The Priority collection contains all resources we deemed reliable–PDFs, Wikipedia and Britannica articles, and UN and government websites–whereas the Non-Priority collection includes all other resources. The information most relevant to the Google search prompts is then collected from the Priority collection using ChromaDB and given to Google Gemini using RAG to answer our problem statement: “What were the motives behind a particular gift given to the UN by a specific country in a given year?” In the case of the Poseidon of Artemision gifted by Greece and the Tajik Scalloped Crown gifted by Tajikistan, the answers are as follows.
Accuracy Metric
We did not have a concrete basis to devise the accuracy metric in this case, so we proceeded with the classic mean. The responses from multiple different gifts were rated on a scale of five, taking into account our understanding of the topic and supplemented by relevant Google research. After averaging our scores, we determined the accuracy of our model to be 76.5%. In the example of the Poseidon of Artemision statue listed above, the pipeline was able to provide many great conjectures into possible reasons behind the donation of the gift. These include the Greek Civil War, the relationship with the United States, and the tension during the Cold War, all of which the LLM supported with well-written explanations. The response highlights Greece’s connection with the United States, implying that the donation was a gesture of gratitude toward the United States, especially considering the U.S.’s strong influence over the United Nations at that time. It is because of this level of detail in the response, that we deem this a great response to our problem statement, which may not be able to be replicated by people without much effort. However, the example of the Tajik Scalloped Crown does not provide such quality conjectures, with most of the responses being general information. Even so, this response is based on the accurate circumstances of Tajikistan during the early 2020s, giving an average response. Based on these two examples we can see that the pipeline can provide a range of great and average responses, which is the reason behind the 76.5% accuracy score.
Conclusion
This project aims to provide insights for researchers studying diplomatic relations among UN member countries. By examining the circumstances of the donor country during the time the gift was donated, we can inform and inspire a deeper understanding of the dynamics and motivations that shape international diplomacy.
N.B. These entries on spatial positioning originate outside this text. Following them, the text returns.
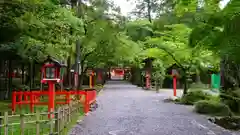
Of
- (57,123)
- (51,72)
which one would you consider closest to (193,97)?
(51,72)

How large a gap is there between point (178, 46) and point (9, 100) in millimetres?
10617

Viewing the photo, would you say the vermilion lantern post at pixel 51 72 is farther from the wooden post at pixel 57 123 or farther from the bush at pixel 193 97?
the bush at pixel 193 97

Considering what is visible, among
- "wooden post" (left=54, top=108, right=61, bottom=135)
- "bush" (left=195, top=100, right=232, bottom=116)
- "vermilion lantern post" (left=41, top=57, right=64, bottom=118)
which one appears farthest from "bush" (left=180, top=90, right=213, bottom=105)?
"wooden post" (left=54, top=108, right=61, bottom=135)

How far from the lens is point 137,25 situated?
40.5 m

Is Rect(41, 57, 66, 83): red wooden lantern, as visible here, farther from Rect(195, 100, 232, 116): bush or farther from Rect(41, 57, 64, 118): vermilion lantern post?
Rect(195, 100, 232, 116): bush

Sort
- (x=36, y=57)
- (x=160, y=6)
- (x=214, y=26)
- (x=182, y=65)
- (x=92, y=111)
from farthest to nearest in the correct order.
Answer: (x=160, y=6) → (x=182, y=65) → (x=36, y=57) → (x=92, y=111) → (x=214, y=26)

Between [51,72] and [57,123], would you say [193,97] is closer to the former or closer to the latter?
[51,72]

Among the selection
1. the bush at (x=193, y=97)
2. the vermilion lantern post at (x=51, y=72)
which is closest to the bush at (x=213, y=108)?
the bush at (x=193, y=97)

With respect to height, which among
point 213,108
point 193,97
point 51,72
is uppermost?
Answer: point 51,72

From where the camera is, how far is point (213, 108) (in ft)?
55.6

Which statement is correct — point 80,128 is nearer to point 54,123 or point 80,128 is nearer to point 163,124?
point 54,123

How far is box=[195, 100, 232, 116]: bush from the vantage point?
16516 millimetres

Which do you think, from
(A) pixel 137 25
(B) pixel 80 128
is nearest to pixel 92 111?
(B) pixel 80 128

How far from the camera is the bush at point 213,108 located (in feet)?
54.2
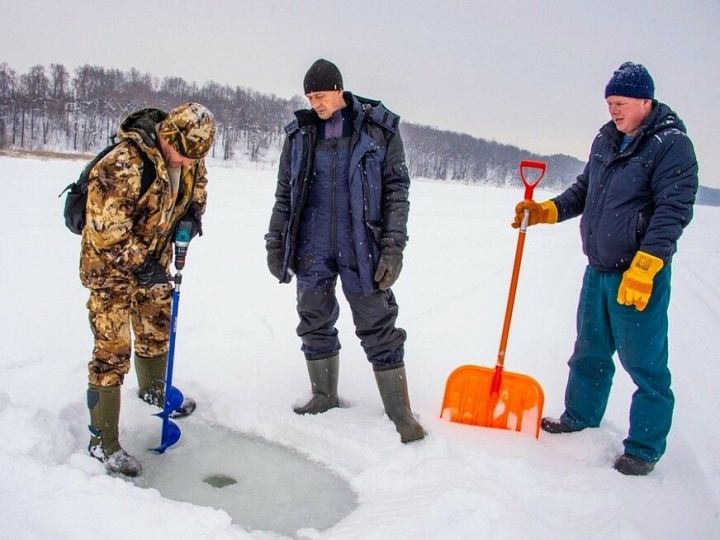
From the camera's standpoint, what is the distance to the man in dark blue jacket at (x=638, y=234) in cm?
282

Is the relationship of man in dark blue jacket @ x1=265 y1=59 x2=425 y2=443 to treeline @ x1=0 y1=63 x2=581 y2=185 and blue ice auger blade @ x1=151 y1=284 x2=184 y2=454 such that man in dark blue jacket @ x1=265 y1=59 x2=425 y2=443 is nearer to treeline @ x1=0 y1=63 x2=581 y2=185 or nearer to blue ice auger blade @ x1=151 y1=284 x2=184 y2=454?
blue ice auger blade @ x1=151 y1=284 x2=184 y2=454

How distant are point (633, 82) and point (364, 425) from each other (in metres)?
2.37

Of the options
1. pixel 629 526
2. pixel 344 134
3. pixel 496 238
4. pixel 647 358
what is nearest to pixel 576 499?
pixel 629 526

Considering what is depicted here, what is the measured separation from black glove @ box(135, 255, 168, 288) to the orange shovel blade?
5.90ft

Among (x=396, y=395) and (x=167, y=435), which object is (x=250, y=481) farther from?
(x=396, y=395)

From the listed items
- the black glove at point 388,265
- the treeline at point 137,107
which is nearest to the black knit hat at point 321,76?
the black glove at point 388,265

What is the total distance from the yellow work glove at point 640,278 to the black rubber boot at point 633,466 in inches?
32.7

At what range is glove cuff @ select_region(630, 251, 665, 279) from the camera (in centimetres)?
277

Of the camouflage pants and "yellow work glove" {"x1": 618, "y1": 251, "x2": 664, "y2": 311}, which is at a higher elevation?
"yellow work glove" {"x1": 618, "y1": 251, "x2": 664, "y2": 311}

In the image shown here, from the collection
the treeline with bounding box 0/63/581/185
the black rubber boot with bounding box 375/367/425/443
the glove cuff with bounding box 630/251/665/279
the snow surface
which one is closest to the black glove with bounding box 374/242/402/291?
the black rubber boot with bounding box 375/367/425/443

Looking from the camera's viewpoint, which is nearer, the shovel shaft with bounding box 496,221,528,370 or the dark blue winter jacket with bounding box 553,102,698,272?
the dark blue winter jacket with bounding box 553,102,698,272

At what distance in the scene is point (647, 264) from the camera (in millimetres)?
2789

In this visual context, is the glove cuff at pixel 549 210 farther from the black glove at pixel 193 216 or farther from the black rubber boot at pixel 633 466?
the black glove at pixel 193 216

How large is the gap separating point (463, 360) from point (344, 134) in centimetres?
231
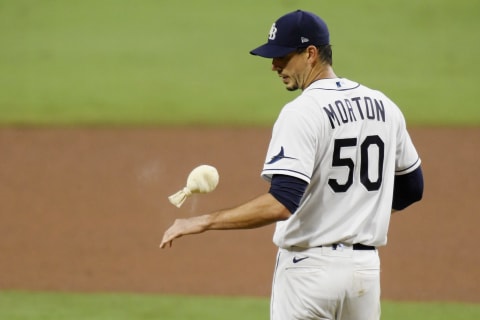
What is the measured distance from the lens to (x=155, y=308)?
6.62 m

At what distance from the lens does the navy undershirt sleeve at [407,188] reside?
13.1 feet

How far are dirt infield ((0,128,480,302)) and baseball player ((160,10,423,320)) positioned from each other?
3610 mm

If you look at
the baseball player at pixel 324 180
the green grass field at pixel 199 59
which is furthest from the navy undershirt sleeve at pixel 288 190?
the green grass field at pixel 199 59

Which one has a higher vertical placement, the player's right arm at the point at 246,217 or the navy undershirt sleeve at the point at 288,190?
the navy undershirt sleeve at the point at 288,190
Future developments on this project would include:
- Developing a method to remove non-sentence text from the output.
- Compiling information from both priority and non-priority collections.
- Filtering out inaccurate information.
- Providing the Google Gemini LLM with relevant data to get more precise results.
- Implementing a machine-learning model to further identify patterns in gift-giving across countries and historical periods, which would complement the results of this project.
All of these improvements will help increase the quality of the LLM’s Responses, providing a better understanding of the motivations behind the donation of a gift.
Finally, the method shown in this project’s pipeline would also be beneficial in other humanities research areas, where this use of RAG with an LLM can allow the LLM to generate quality responses that can be used as a starting point for future research.